With both ends included, repeat exactly the lines of the entries below from the one containing "36527 | 32397 |" down to the one containing "41137 | 37007 |", and no others.

● Input data
● ● ● ●

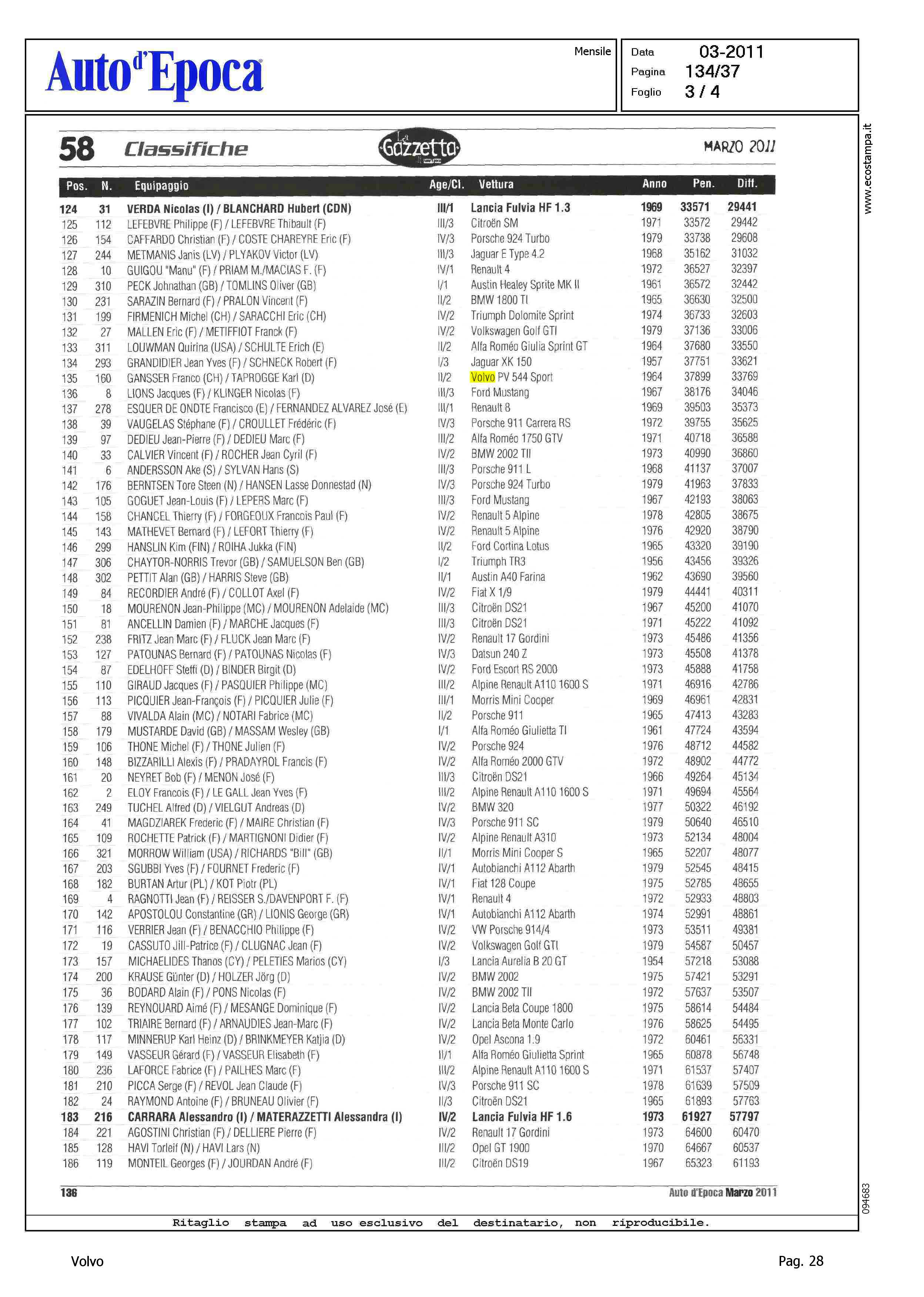 Auto d'Epoca

Mensile

Data 03-2011
Pagina 134/37
Foglio 3 / 4

www.ecostampa.it

58 Classifiche

La Gazzetta

MARZO 2011

| Pos. | N. | Equipaggio | Age/Cl. | Vettura | Anno | Pen. | Diff. |
|---|---|---|---|---|---|---|---|
| 124 | 31 | VERDA Nicolas (I) / BLANCHARD Hubert (CDN) | III/1 | Lancia Fulvia HF 1.3 | 1969 | 33571 | 29441 |
| 125 | 112 | LEFEBVRE Philippe (F) / LEFEBVRE Thibault (F) | III/3 | Citroën SM | 1971 | 33572 | 29442 |
| 126 | 154 | CAFFARDO Christian (F) / COSTE CHAREYRE Eric (F) | IV/3 | Porsche 924 Turbo | 1979 | 33738 | 29608 |
| 127 | 244 | METMANIS Janis (LV) / PLYAKOV Victor (LV) | III/3 | Jaguar E Type 4.2 | 1968 | 35162 | 31032 |
| 128 | 10 | GUIGOU "Manu" (F) / PRIAM M./MACIAS F. (F) | IV/1 | Renault 4 | 1972 | 36527 | 32397 |
| 129 | 310 | PECK Johnathan (GB) / TOMLINS Oliver (GB) | I/1 | Austin Healey Sprite MK II | 1961 | 36572 | 32442 |
| 130 | 231 | SARAZIN Bernard (F) / PRALON Vincent (F) | II/2 | BMW 1800 TI | 1965 | 36630 | 32500 |
| 131 | 199 | FIRMENICH Michel (CH) / SARACCHI Eric (CH) | IV/2 | Triumph Dolomite Sprint | 1974 | 36733 | 32603 |
| 132 | 27 | MALLEN Eric (F) / METIFFIOT Franck (F) | IV/2 | Volkswagen Golf GTI | 1979 | 37136 | 33006 |
| 133 | 311 | LOUWMAN Quirina (USA) / SCHULTE Erich (E) | II/2 | Alfa Roméo Giulia Sprint GT | 1964 | 37680 | 33550 |
| 134 | 293 | GRANDIDIER Jean Yves (F) / SCHNECK Robert (F) | I/3 | Jaguar XK 150 | 1957 | 37751 | 33621 |
| 135 | 160 | GANSSER Franco (CH) / TAPROGGE Karl (D) | II/2 | Volvo PV 544 Sport | 1964 | 37899 | 33769 |
| 136 | 8 | LIONS Jacques (F) / KLINGER Nicolas (F) | III/3 | Ford Mustang | 1967 | 38176 | 34046 |
| 137 | 278 | ESQUER DE ONDTE Francisco (E) / FERNANDEZ ALVAREZ José (E) | III/1 | Renault 8 | 1969 | 39503 | 35373 |
| 138 | 39 | VAUGELAS Stéphane (F) / CROULLET Frédéric (F) | IV/3 | Porsche 911 Carrera RS | 1972 | 39755 | 35625 |
| 139 | 97 | DEDIEU Jean-Pierre (F) / DEDIEU Marc (F) | III/2 | Alfa Roméo 1750 GTV | 1971 | 40718 | 36588 |
| 140 | 33 | CALVIER Vincent (F) / ROCHER Jean Cyril (F) | IV/2 | BMW 2002 TII | 1973 | 40990 | 36860 |
| 141 | 6 | ANDERSSON Ake (S) / SYLVAN Hans (S) | III/3 | Porsche 911 L | 1968 | 41137 | 37007 |
| 142 | 176 | BERNTSEN Tore Steen (N) / HANSEN Lasse Donnestad (N) | IV/3 | Porsche 924 Turbo | 1979 | 41963 | 37833 |
| 143 | 105 | GOGUET Jean-Louis (F) / LEPERS Marc (F) | III/3 | Ford Mustang | 1967 | 42193 | 38063 |
| 144 | 158 | CHANCEL Thierry (F) / FORGEOUX Francois Paul (F) | IV/2 | Renault 5 Alpine | 1978 | 42805 | 38675 |
| 145 | 143 | MATHEVET Bernard (F) / LEFORT Thierry (F) | IV/2 | Renault 5 Alpine | 1976 | 42920 | 38790 |
| 146 | 299 | HANSLIN Kim (FIN) / ROIHA Jukka (FIN) | II/2 | Ford Cortina Lotus | 1965 | 43320 | 39190 |
| 147 | 306 | CHAYTOR-NORRIS Trevor (GB) / SAMUELSON Ben (GB) | I/2 | Triumph TR3 | 1956 | 43456 | 39326 |
| 148 | 302 | PETTIT Alan (GB) / HARRIS Steve (GB) | II/1 | Austin A40 Farina | 1962 | 43690 | 39560 |
| 149 | 84 | RECORDIER André (F) / COLLOT Axel (F) | IV/2 | Fiat X 1/9 | 1979 | 44441 | 40311 |
| 150 | 18 | MOURENON Jean-Philippe (MC) / MOURENON Adelaide (MC) | III/3 | Citroën DS21 | 1967 | 45200 | 41070 |
| 151 | 81 | ANCELLIN Damien (F) / MARCHE Jacques (F) | III/3 | Citroën DS21 | 1971 | 45222 | 41092 |
| 152 | 238 | FRITZ Jean Marc (F) / FLUCK Jean Marc (F) | IV/2 | Renault 17 Gordini | 1973 | 45486 | 41356 |
| 153 | 127 | PATOUNAS Bernard (F) / PATOUNAS Nicolas (F) | IV/3 | Datsun 240 Z | 1973 | 45508 | 41378 |
| 154 | 87 | EDELHOFF Steffi (D) / BINDER Birgit (D) | IV/2 | Ford Escort RS 2000 | 1973 | 45888 | 41758 |
| 155 | 110 | GIRAUD Jacques (F) / PASQUIER Philippe (MC) | III/2 | Alpine Renault A110 1600 S | 1971 | 46916 | 42786 |
| 156 | 113 | PICQUIER Jean-François (F) / PICQUIER Julie (F) | III/1 | Morris Mini Cooper | 1969 | 46961 | 42831 |
| 157 | 88 | VIVALDA Alain (MC) / NOTARI Fabrice (MC) | II/2 | Porsche 911 | 1965 | 47413 | 43283 |
| 158 | 179 | MUSTARDE David (GB) / MASSAM Wesley (GB) | I/1 | Alfa Roméo Giulietta TI | 1961 | 47724 | 43594 |
| 159 | 106 | THONE Michel (F) / THONE Julien (F) | IV/2 | Porsche 924 | 1976 | 48712 | 44582 |
| 160 | 148 | BIZZARILLI Alexis (F) / PRADAYROL Francis (F) | IV/2 | Alfa Roméo 2000 GTV | 1972 | 48902 | 44772 |
| 161 | 20 | NEYRET Bob (F) / MENON José (F) | III/3 | Citroën DS21 | 1966 | 49264 | 45134 |
| 162 | 2 | ELOY Francois (F) / LE GALL Jean Yves (F) | III/2 | Alpine Renault A110 1600 S | 1971 | 49694 | 45564 |
| 163 | 249 | TUCHEL Alfred (D) / VIELGUT Andreas (D) | IV/2 | BMW 320 | 1977 | 50322 | 46192 |
| 164 | 41 | MAGDZIAREK Frederic (F) / MAIRE Christian (F) | IV/3 | Porsche 911 SC | 1979 | 50640 | 46510 |
| 165 | 109 | ROCHETTE Patrick (F) / MARTIGNONI Didier (F) | IV/2 | Alpine Renault A310 | 1973 | 52134 | 48004 |
| 166 | 321 | MORROW William (USA) / RICHARDS "Bill" (GB) | II/1 | Morris Mini Cooper S | 1965 | 52207 | 48077 |
| 167 | 203 | SGUBBI Yves (F) / FOURNET Frederic (F) | IV/1 | Autobianchi A112 Abarth | 1979 | 52545 | 48415 |
| 168 | 182 | BURTAN Artur (PL) / KOT Piotr (PL) | IV/1 | Fiat 128 Coupe | 1975 | 52785 | 48655 |
| 169 | 4 | RAGNOTTI Jean (F) / REISSER S./DAVENPORT F. (F) | IV/1 | Renault 4 | 1972 | 52933 | 48803 |
| 170 | 142 | APOSTOLOU Constantine (GR) / LIONIS George (GR) | IV/1 | Autobianchi A112 Abarth | 1974 | 52991 | 48861 |
| 171 | 116 | VERRIER Jean (F) / BENACCHIO Philippe (F) | IV/2 | VW Porsche 914/4 | 1973 | 53511 | 49381 |
| 172 | 19 | CASSUTO Jill-Patrice (F) / CLUGNAC Jean (F) | IV/2 | Volkswagen Golf GTI | 1979 | 54587 | 50457 |
| 173 | 157 | MICHAELIDES Thanos (CY) / PELETIES Marios (CY) | I/3 | Lancia Aurelia B 20 GT | 1954 | 57218 | 53088 |
| 174 | 200 | KRAUSE Günter (D) / HOLZER Jörg (D) | IV/2 | BMW 2002 | 1975 | 57421 | 53291 |
| 175 | 36 | BODARD Alain (F) / PONS Nicolas (F) | IV/2 | BMW 2002 TII | 1972 | 57637 | 53507 |
| 176 | 139 | REYNOUARD Aimé (F) / MESANGE Dominique (F) | IV/2 | Lancia Beta Coupe 1800 | 1975 | 58614 | 54484 |
| 177 | 102 | TRIAIRE Bernard (F) / ARNAUDIES Jean-Marc (F) | IV/2 | Lancia Beta Monte Carlo | 1976 | 58625 | 54495 |
| 178 | 117 | MINNERUP Karl Heinz (D) / BRINKMEYER Katjia (D) | IV/2 | Opel Ascona 1.9 | 1972 | 60461 | 56331 |
| 179 | 149 | VASSEUR Gérard (F) / VASSEUR Elisabeth (F) | II/1 | Alfa Roméo Giulietta Sprint | 1965 | 60878 | 56748 |
| 180 | 236 | LAFORCE Fabrice (F) / PAILHES Marc (F) | III/2 | Alpine Renault A110 1600 S | 1971 | 61537 | 57407 |
| 181 | 210 | PICCA Serge (F) / REVOL Jean Claude (F) | IV/3 | Porsche 911 SC | 1978 | 61639 | 57509 |
| 182 | 24 | RAYMOND Antoine (F) / BRUNEAU Olivier (F) | II/3 | Citroën DS21 | 1965 | 61893 | 57763 |
| 183 | 216 | CARRARA Alessandro (I) / MATERAZZETTI Alessandra (I) | IV/2 | Lancia Fulvia HF 1.6 | 1973 | 61927 | 57797 |
| 184 | 221 | AGOSTINI Christian (F) / DELLIERE Pierre (F) | IV/2 | Renault 17 Gordini | 1973 | 64600 | 60470 |
| 185 | 128 | HAVI Torleif (N) / HAVI Lars (N) | III/2 | Opel GT 1900 | 1970 | 64667 | 60537 |
| 186 | 119 | MONTEIL Georges (F) / JOURDAN André (F) | III/2 | Citroën DS19 | 1967 | 65323 | 61193 |

136

Auto d'Epoca Marzo 2011

094683

Ritaglio stampa ad uso esclusivo del destinatario, non riproducibile.

Volvo

Pag. 28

● ● ● ●

● Solution to this problem
| 128 | 10 | GUIGOU "Manu" (F) / PRIAM M./MACIAS F. (F) | IV/1 | Renault 4 | 1972 | 36527 | 32397 |
| 129 | 310 | PECK Johnathan (GB) / TOMLINS Oliver (GB) | I/1 | Austin Healey Sprite MK II | 1961 | 36572 | 32442 |
| 130 | 231 | SARAZIN Bernard (F) / PRALON Vincent (F) | II/2 | BMW 1800 TI | 1965 | 36630 | 32500 |
| 131 | 199 | FIRMENICH Michel (CH) / SARACCHI Eric (CH) | IV/2 | Triumph Dolomite Sprint | 1974 | 36733 | 32603 |
| 132 | 27 | MALLEN Eric (F) / METIFFIOT Franck (F) | IV/2 | Volkswagen Golf GTI | 1979 | 37136 | 33006 |
| 133 | 311 | LOUWMAN Quirina (USA) / SCHULTE Erich (E) | II/2 | Alfa Roméo Giulia Sprint GT | 1964 | 37680 | 33550 |
| 134 | 293 | GRANDIDIER Jean Yves (F) / SCHNECK Robert (F) | I/3 | Jaguar XK 150 | 1957 | 37751 | 33621 |
| 135 | 160 | GANSSER Franco (CH) / TAPROGGE Karl (D) | II/2 | Volvo PV 544 Sport | 1964 | 37899 | 33769 |
| 136 | 8 | LIONS Jacques (F) / KLINGER Nicolas (F) | III/3 | Ford Mustang | 1967 | 38176 | 34046 |
| 137 | 278 | ESQUER DE ONDTE Francisco (E) / FERNANDEZ ALVAREZ José (E) | III/1 | Renault 8 | 1969 | 39503 | 35373 |
| 138 | 39 | VAUGELAS Stéphane (F) / CROULLET Frédéric (F) | IV/3 | Porsche 911 Carrera RS | 1972 | 39755 | 35625 |
| 139 | 97 | DEDIEU Jean-Pierre (F) / DEDIEU Marc (F) | III/2 | Alfa Roméo 1750 GTV | 1971 | 40718 | 36588 |
| 140 | 33 | CALVIER Vincent (F) / ROCHER Jean Cyril (F) | IV/2 | BMW 2002 TII | 1973 | 40990 | 36860 |
| 141 | 6 | ANDERSSON Ake (S) / SYLVAN Hans (S) | III/3 | Porsche 911 L | 1968 | 41137 | 37007 |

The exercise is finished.